Overview Features Coding ApolloOS Performance Forum Downloads Products Order Contact

Welcome to the Apollo Forum

This forum is for people interested in the APOLLO CPU.
Please read the forum usage manual.
Please visit our Apollo-Discord Server for support.



All TopicsNewsPerformanceGamesDemosApolloVampireAROSWorkbenchATARIReleases
Information about the Apollo CPU and FPU.

GCC Improvement for 68080page  1 2 3 4 5 6 7 8 9 10 11 12 13 14 15 16 17 18 19 

Stefan "Bebbo" Franke

Posts 139
29 Jun 2019 10:20


I forgot to mention the modified handling of int constants:
 
 
 
  EXTERNAL LINK 


Gunnar von Boehn
(Apollo Team Member)
Posts 6207
29 Jun 2019 10:22


Stefan "Bebbo" Franke wrote:

Which cpu - of the ones implemented in gcc - is the closest match and a good starting point?
 
Some cold fire? one of i386? mips? sparc? ...?

Not coldfire. (Coldfire FPU is slower than 68080)

"Modern" FPU are pipelined like our.
E.g. Todays x86 (starting with Pentium), All PowerPC.

Our goal should be to "inform" GCC that it can throw an FADD every cycle - but that each has a LATENCY..
Teaching GCC that running several FADD in parallem will increase speed a lot.

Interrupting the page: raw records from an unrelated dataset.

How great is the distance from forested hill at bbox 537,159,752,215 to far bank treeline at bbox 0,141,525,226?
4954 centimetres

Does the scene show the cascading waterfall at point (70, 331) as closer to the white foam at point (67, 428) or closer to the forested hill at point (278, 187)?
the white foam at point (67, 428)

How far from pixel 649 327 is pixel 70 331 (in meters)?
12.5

For example, GCC does this very well for PowerPC.



Stefan "Bebbo" Franke

Posts 139
29 Jun 2019 11:27


Gunnar von Boehn wrote:

Stefan "Bebbo" Franke wrote:

  Which cpu - of the ones implemented in gcc - is the closest match and a good starting point?
 
  Some cold fire? one of i386? mips? sparc? ...?
 

 
  Not coldfire. (Coldfire FPU is slower than 68080)
 
  "Modern" FPU are pipelined like our.
  E.g. Todays x86 (starting with Pentium), All PowerPC.
 
  Our goal should be to "inform" GCC that it can throw an FADD every cycle - but that each has a LATENCY..
  Teaching GCC that running several FADD in parallem will increase speed a lot.
 
  For example, GCC does this very well for PowerPC.
 

  - how many float insns are processed parallel?
  - what is the latency of each insn?
  - is there a dependency of some insns to other insns?

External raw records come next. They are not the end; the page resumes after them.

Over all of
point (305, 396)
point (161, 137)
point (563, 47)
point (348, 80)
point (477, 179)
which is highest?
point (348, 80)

same for integer insn (disregard fusing here - 2 fused insns in 68080 should be treated as one insn in gcc)
  - how many int insns are processed parallel?
  --> 2
  - what is the latency of each insn?
  - is there a dependency of some insns to other insns?

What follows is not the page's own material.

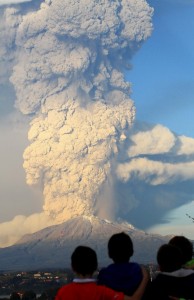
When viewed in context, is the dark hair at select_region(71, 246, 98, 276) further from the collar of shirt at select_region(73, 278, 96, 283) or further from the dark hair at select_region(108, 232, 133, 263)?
the dark hair at select_region(108, 232, 133, 263)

best is put dependand insns into groups and specify the dependency of the groups.

e.g.
  - indirect mem: blocks both pipes
  - address used, is blocked by address calculation

and so on...

and for AMMX a capable GNU ASM is mandatory




Gunnar von Boehn
(Apollo Team Member)
Posts 6207
29 Jun 2019 14:12


Stefan "Bebbo" Franke wrote:

    - how many float insns are processed parallel?
 

 
Please help me understand what is your definition of processed?
How many are in flight?
How many can be issued,
how many can be retired?
 
APOLLO 68080 can today issue/retire 1 FPU instruction per cycle.
 
 
Stefan "Bebbo" Franke wrote:

    - what is the latency of each insn?

FMOVE 1
FADD  6
FSUB  6
FCMP  6
FMUL  6
FDIV  10
FSQRT 22
FMOVEM 1 per cycle
 
Inputformat which is float and comes from (Mem) (Dn) or FREG
== FREE
 
Inputformat which is TYPE INTEGER "+1 cycle" for any source
 
 
Stefan "Bebbo" Franke wrote:

  - is there a dependency of some insns to other insns?

No
 
All calculations can be done in parallel.
Instruction which needs the FLAGS like
FBCC will wait for all instruction to finish.
 
 
 
 
Stefan "Bebbo" Franke wrote:

  same for integer insn (disregard fusing here - 2 fused insns in 68080 should be treated as one insn in gcc)
    - how many int insns are processed parallel?

2 INTEGER
(3 in some exception but lets ignored this today)

 
Stefan "Bebbo" Franke wrote:

    - what is the latency of each insn?
 

always 1
 
 
More expensive are

MUL=2
DIV=32
MOVEM=1 per Reg
MOVE16=4
CMPM=2
JMP/JSR with calculated EA =4  E.g. "JSR -40(A6)"
JMP /JSR absolute or PC-relativ  =1
 
 
 
Stefan "Bebbo" Franke wrote:

  - is there a dependency of some insns to other insns?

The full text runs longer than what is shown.